---------- Input data
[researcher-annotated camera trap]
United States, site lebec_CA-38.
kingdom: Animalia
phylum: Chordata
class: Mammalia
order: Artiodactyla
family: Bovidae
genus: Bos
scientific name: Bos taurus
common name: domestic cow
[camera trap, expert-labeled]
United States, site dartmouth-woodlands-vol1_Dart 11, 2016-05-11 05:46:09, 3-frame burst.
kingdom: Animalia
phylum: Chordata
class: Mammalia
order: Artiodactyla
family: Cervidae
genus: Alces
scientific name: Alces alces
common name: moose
--------------------
---------- Input data
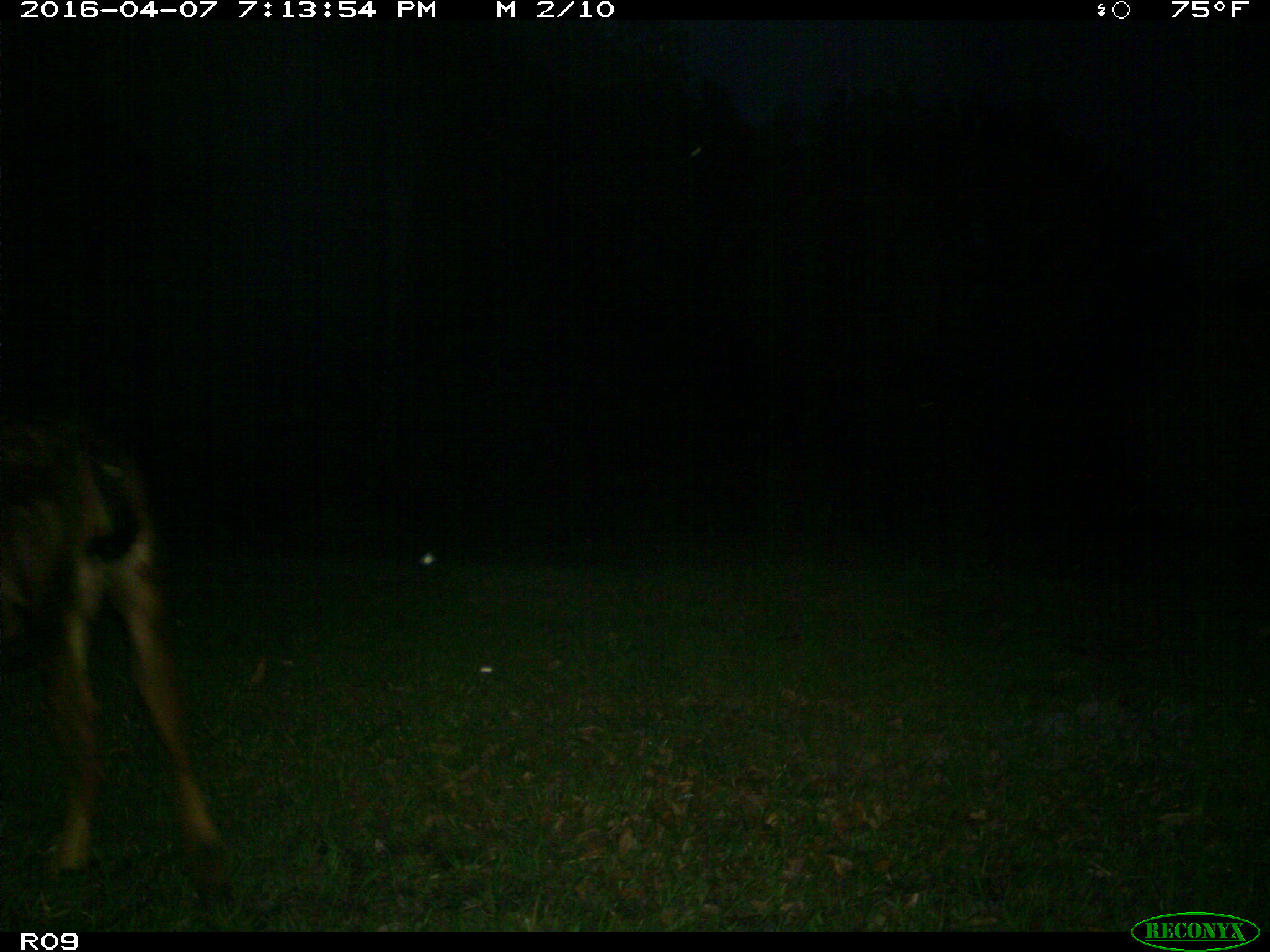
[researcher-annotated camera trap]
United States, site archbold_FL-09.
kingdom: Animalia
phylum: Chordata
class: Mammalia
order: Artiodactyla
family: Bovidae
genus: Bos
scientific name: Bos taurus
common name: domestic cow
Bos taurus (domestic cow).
--------------------
---------- Input data
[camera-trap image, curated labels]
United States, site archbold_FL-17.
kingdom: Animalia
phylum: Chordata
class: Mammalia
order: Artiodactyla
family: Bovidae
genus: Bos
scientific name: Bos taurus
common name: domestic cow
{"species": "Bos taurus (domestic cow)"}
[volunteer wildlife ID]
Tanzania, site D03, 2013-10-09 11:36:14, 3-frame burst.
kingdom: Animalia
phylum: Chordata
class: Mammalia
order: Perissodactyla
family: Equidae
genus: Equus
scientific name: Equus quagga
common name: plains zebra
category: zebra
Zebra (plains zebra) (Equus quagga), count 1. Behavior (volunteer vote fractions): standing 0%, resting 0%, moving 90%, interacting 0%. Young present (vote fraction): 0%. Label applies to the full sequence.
--------------------
- [How to complete this task] Both the line containing "United States, site lebec_CA-38." and the line containing "scientific name: Alces alces" belong in the answer. Print them and every line above that falls between them exactly, and no others.

- [Answer below]
United States, site lebec_CA-38.
kingdom: Animalia
phylum: Chordata
class: Mammalia
order: Artiodactyla
family: Bovidae
genus: Bos
scientific name: Bos taurus
common name: domestic cow
[camera trap, expert-labeled]
United States, site dartmouth-woodlands-vol1_Dart 11, 2016-05-11 05:46:09, 3-frame burst.
kingdom: Animalia
phylum: Chordata
class: Mammalia
order: Artiodactyla
family: Cervidae
genus: Alces
scientific name: Alces alces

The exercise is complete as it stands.